TO BE DONE –
Print the lines below verbatim, beginning with the line that contains "Starting with nearest" and continuing through the end of the rows.
◇ ◇ ◇ ◇ ◇ ◇ ◇
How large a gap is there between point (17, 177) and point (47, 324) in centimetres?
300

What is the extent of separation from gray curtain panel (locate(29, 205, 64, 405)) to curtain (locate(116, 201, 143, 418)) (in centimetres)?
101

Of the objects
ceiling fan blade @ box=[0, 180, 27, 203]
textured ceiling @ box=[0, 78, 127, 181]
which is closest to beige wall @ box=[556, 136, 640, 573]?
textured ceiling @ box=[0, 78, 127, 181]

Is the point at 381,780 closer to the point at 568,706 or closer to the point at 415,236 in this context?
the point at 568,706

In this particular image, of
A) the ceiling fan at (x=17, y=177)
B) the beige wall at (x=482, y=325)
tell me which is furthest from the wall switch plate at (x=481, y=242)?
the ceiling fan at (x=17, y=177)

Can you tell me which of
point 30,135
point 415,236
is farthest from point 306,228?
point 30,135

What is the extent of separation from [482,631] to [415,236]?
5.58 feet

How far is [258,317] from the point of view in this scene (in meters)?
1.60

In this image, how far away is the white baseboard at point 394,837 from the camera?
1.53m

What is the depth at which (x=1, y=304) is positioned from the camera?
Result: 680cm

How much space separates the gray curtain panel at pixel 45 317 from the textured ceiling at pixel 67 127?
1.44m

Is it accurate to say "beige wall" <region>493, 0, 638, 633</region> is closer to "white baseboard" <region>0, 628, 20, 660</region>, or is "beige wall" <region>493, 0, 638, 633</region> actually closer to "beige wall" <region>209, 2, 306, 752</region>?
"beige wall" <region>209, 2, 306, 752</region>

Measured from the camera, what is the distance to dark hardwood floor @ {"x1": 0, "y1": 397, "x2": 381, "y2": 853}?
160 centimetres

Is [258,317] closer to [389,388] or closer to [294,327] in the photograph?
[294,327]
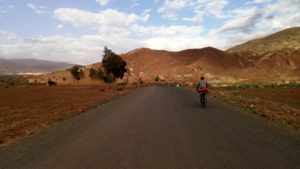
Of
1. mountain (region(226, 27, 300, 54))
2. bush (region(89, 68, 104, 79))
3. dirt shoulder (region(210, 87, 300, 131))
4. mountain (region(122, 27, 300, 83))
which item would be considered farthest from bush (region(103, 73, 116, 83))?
dirt shoulder (region(210, 87, 300, 131))

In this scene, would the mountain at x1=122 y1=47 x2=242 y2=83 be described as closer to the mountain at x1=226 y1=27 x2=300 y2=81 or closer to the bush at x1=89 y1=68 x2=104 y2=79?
the mountain at x1=226 y1=27 x2=300 y2=81

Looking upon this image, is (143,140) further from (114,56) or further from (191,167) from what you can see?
(114,56)

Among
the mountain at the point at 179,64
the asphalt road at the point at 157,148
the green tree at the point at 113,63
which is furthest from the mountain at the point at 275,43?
the asphalt road at the point at 157,148

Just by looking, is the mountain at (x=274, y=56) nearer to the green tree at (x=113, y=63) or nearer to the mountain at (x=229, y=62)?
the mountain at (x=229, y=62)

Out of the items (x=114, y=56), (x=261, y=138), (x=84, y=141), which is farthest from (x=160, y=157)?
(x=114, y=56)

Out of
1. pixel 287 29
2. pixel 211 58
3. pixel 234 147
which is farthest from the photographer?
pixel 287 29

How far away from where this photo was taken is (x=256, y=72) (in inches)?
4685

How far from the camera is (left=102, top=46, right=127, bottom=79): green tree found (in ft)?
331

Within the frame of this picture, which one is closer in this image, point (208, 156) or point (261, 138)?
point (208, 156)

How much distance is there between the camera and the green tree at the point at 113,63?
10075 cm

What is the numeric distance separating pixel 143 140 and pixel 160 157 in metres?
2.37

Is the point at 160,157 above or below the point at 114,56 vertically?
below

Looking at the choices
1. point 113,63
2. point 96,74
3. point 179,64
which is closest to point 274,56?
point 179,64

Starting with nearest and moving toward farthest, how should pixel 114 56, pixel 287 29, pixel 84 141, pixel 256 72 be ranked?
pixel 84 141, pixel 114 56, pixel 256 72, pixel 287 29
◇ ◇ ◇ ◇ ◇ ◇ ◇
TASK RESULT –
Starting with nearest and moving toward farthest, how should pixel 114 56, pixel 287 29, pixel 84 141, pixel 256 72 be ranked?
pixel 84 141, pixel 114 56, pixel 256 72, pixel 287 29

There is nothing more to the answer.